• [STATED EXERCISE]:
Copy out the rows that follow word for word, and do not change any part of them.

• [EXTRACTED MATERIAL]:
□ □ □ □
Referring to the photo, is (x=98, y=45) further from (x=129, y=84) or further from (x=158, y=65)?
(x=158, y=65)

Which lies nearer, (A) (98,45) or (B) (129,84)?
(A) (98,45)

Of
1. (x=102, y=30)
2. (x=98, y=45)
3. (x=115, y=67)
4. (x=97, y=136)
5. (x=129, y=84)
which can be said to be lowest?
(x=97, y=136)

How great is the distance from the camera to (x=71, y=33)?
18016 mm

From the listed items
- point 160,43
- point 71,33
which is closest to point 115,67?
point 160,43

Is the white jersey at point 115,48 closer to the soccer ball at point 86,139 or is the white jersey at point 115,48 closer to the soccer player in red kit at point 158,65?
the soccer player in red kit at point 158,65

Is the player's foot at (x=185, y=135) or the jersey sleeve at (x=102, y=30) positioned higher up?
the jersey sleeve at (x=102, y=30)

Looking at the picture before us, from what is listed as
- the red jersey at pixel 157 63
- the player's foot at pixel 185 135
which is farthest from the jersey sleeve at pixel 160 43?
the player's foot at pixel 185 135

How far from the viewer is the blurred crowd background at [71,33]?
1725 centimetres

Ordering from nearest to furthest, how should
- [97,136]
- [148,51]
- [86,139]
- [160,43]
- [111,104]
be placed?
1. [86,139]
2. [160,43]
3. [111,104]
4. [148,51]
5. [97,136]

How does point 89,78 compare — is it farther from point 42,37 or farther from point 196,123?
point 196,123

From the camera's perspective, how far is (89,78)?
□ □ □ □
• [OUTPUT OF THE TASK]:
Referring to the photo, is (x=98, y=45) further from (x=129, y=84) or further from (x=158, y=65)?
(x=158, y=65)

Which lies nearer, (A) (98,45) or (B) (129,84)?
(A) (98,45)

Of
1. (x=102, y=30)
2. (x=98, y=45)
3. (x=115, y=67)
4. (x=97, y=136)
5. (x=129, y=84)
which can be said to be lowest?
(x=97, y=136)

How great is the distance from the camera to (x=71, y=33)?
18016 mm

From the listed items
- point 160,43
- point 71,33
which is closest to point 115,67?
point 160,43

Is the white jersey at point 115,48 closer to the soccer ball at point 86,139 or is the white jersey at point 115,48 closer to the soccer player in red kit at point 158,65?
the soccer player in red kit at point 158,65

Is the player's foot at (x=185, y=135) or the jersey sleeve at (x=102, y=30) positioned higher up?
the jersey sleeve at (x=102, y=30)

Looking at the picture before us, from what is listed as
- the red jersey at pixel 157 63
- the player's foot at pixel 185 135
which is farthest from the jersey sleeve at pixel 160 43?
the player's foot at pixel 185 135

How far from the viewer is the blurred crowd background at [71,33]?
1725 centimetres

Ordering from nearest to furthest, how should
- [97,136]
- [148,51]
- [86,139]
- [160,43]
- [111,104]
be placed?
1. [86,139]
2. [160,43]
3. [111,104]
4. [148,51]
5. [97,136]

How does point 89,78 compare — is it farther from point 42,37 or farther from point 196,123?
point 196,123

From the camera's perspective, how far is (89,78)?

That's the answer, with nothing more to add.